* begin Task material *

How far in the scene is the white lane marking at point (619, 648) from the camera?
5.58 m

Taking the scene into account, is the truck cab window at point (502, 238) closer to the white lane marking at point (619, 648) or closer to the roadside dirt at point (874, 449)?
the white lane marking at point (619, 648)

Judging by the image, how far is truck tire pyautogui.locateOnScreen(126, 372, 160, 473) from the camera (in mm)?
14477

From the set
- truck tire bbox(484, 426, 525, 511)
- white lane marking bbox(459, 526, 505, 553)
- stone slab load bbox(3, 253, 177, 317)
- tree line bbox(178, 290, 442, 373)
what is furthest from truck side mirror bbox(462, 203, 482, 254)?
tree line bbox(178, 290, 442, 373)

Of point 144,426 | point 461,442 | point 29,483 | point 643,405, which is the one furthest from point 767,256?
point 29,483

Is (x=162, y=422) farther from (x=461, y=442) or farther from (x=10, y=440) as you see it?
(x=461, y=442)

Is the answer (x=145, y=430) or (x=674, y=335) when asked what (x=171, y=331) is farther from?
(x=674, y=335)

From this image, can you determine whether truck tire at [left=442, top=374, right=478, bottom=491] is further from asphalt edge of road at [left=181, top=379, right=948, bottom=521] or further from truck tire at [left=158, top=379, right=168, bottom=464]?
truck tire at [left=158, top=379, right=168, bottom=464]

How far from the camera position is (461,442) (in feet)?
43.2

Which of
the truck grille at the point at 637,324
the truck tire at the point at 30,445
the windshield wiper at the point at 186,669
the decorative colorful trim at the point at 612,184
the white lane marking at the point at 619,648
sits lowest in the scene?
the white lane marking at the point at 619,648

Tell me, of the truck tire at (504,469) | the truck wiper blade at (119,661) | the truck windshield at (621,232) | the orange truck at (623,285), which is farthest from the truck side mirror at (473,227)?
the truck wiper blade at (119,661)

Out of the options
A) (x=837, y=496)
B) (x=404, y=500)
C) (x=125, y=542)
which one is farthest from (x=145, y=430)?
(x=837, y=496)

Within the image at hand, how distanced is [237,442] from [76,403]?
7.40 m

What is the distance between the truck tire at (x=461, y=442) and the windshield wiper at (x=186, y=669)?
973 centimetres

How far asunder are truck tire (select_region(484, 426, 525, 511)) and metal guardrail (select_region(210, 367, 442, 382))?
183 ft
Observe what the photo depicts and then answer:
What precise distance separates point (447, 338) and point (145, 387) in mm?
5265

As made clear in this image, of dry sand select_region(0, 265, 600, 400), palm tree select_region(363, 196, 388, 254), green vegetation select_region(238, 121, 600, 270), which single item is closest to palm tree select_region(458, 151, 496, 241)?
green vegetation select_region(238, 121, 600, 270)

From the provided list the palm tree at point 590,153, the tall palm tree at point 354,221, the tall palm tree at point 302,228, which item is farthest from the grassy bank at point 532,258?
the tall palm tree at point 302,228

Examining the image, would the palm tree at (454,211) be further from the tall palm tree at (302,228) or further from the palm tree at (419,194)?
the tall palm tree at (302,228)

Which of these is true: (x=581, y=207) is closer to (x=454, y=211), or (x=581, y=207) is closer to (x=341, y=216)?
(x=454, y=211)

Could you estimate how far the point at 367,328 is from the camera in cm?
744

* end Task material *
* begin Task material *

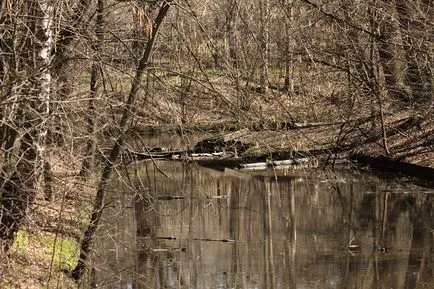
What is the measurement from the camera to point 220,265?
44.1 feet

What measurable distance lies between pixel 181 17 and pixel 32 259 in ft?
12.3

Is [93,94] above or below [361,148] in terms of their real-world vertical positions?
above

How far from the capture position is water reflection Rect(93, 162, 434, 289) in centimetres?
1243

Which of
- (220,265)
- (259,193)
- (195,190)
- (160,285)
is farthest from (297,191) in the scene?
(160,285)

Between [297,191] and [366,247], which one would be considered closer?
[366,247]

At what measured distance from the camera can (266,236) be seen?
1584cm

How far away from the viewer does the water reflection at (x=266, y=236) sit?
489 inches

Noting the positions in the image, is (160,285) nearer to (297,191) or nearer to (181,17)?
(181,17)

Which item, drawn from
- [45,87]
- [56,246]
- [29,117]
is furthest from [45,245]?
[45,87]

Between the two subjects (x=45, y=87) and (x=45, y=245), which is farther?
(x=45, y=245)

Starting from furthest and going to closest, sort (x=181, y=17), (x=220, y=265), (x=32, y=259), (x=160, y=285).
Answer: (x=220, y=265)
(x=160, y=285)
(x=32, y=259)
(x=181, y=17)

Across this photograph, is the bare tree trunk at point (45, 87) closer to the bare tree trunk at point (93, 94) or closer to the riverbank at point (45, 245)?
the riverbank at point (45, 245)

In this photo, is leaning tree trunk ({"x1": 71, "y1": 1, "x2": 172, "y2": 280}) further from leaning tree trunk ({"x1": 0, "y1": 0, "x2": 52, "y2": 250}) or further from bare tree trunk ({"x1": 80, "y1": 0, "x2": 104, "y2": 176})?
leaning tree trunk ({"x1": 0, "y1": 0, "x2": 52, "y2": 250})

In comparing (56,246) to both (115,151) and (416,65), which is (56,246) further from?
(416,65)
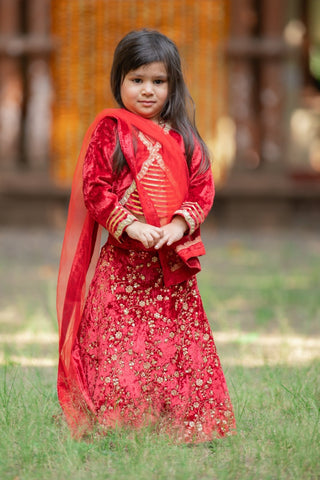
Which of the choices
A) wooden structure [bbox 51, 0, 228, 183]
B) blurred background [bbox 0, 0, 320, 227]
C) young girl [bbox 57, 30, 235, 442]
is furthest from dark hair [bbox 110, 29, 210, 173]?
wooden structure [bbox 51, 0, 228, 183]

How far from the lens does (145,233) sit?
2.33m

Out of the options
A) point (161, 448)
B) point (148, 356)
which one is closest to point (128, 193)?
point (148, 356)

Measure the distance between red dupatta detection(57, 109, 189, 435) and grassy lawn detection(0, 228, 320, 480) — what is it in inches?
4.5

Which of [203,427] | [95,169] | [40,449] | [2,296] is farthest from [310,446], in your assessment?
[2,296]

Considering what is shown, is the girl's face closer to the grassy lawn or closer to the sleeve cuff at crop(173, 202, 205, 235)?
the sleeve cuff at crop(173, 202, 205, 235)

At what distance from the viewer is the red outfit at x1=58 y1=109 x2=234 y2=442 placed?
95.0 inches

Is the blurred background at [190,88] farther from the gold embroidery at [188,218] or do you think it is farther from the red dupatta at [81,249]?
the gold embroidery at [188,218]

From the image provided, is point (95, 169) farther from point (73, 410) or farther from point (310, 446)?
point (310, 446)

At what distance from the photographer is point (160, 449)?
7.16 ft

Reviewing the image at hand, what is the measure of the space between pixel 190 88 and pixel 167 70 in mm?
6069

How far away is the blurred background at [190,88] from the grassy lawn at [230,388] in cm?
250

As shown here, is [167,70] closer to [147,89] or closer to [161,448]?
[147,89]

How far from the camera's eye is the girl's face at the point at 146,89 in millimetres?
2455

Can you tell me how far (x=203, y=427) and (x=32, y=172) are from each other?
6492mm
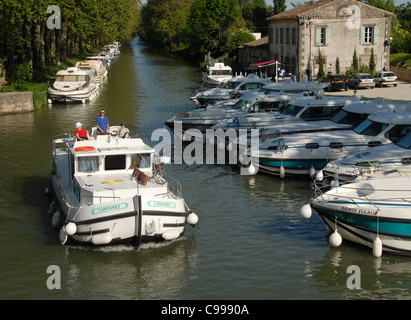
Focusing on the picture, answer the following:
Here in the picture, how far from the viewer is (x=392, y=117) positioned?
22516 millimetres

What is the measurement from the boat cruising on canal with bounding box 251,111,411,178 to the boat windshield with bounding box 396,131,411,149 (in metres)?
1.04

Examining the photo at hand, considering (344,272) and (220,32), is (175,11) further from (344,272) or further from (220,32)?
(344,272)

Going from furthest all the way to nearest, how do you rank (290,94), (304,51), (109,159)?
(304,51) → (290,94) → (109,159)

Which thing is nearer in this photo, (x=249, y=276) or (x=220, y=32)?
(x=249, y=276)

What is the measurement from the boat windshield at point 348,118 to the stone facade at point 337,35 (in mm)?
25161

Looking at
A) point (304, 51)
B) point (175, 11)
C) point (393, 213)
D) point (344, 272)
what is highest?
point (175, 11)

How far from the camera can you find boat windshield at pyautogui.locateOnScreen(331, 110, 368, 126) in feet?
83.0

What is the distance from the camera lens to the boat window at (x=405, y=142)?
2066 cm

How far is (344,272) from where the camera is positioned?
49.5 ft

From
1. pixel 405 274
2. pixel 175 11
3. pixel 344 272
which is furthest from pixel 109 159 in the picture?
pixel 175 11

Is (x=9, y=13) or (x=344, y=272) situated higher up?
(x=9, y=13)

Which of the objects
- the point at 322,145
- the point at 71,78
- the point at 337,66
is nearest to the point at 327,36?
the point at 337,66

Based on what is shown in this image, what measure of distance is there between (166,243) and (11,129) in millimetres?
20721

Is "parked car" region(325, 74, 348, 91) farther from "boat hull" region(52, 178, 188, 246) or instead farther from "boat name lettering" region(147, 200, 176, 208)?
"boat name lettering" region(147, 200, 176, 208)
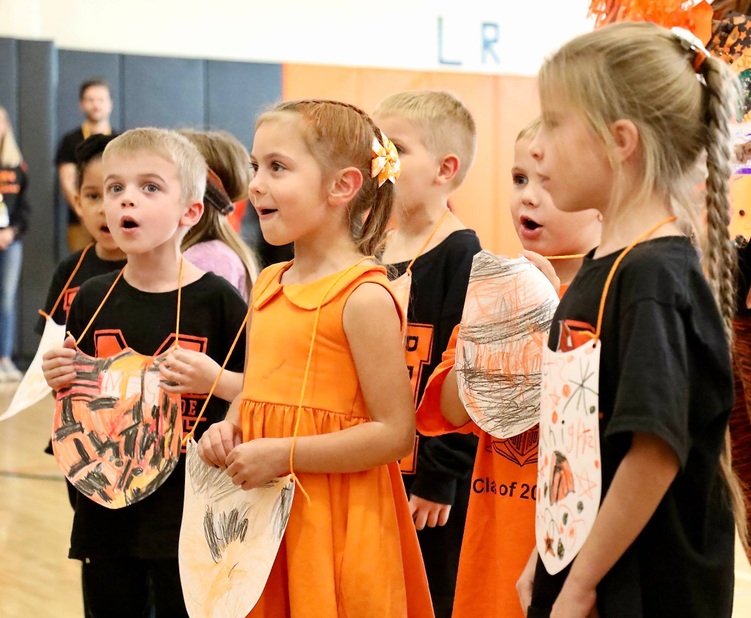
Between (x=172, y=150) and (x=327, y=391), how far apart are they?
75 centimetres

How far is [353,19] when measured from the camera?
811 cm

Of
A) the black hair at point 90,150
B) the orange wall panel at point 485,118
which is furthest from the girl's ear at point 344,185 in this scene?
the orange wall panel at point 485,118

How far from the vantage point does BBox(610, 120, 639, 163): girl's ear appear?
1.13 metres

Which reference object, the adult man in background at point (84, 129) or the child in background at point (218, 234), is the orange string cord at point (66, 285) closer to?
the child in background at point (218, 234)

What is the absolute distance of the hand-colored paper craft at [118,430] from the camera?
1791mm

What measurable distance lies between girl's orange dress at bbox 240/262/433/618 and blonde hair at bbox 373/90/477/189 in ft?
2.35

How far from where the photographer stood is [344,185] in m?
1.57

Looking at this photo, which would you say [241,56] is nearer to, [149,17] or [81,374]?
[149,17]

* end Task material *

### Task prompt:
Retype the material above unchanged, beginning at the line that contains "Starting from furthest" and stopping after the line that contains "95.0 inches". Leave the pictures out of your copy.

### Exercise result:
Starting from furthest and going to closest, sort (x=181, y=17), (x=220, y=265), (x=32, y=259), (x=160, y=285).
Answer: (x=220, y=265)
(x=160, y=285)
(x=32, y=259)
(x=181, y=17)

Across this photograph, is the bare tree trunk at point (45, 87) closer to the bare tree trunk at point (93, 94) or closer to the riverbank at point (45, 245)?
the riverbank at point (45, 245)

In this photo, is leaning tree trunk ({"x1": 71, "y1": 1, "x2": 172, "y2": 280}) further from leaning tree trunk ({"x1": 0, "y1": 0, "x2": 52, "y2": 250}) or further from bare tree trunk ({"x1": 80, "y1": 0, "x2": 104, "y2": 176})?
leaning tree trunk ({"x1": 0, "y1": 0, "x2": 52, "y2": 250})

In comparing (56,246) to both (115,151) and (416,65), which is (56,246) further from?
(416,65)
Which of the choices
A) wooden structure [bbox 51, 0, 228, 183]
B) blurred background [bbox 0, 0, 320, 227]
C) young girl [bbox 57, 30, 235, 442]
is furthest from dark hair [bbox 110, 29, 210, 173]?
wooden structure [bbox 51, 0, 228, 183]

How far from the lens does (145,233) sit?
2.33m

Out of the options
A) point (161, 448)
B) point (148, 356)
which one is closest to point (128, 193)?
point (148, 356)

Measure the distance between red dupatta detection(57, 109, 189, 435) and grassy lawn detection(0, 228, 320, 480) — what is it in inches?
4.5

Which of [203,427] | [95,169] | [40,449] | [2,296] is farthest from [310,446], in your assessment?
[2,296]

Considering what is shown, is the girl's face closer to the grassy lawn or closer to the sleeve cuff at crop(173, 202, 205, 235)?
the sleeve cuff at crop(173, 202, 205, 235)

At what distance from the viewer is the red outfit at x1=58 y1=109 x2=234 y2=442 placed?
95.0 inches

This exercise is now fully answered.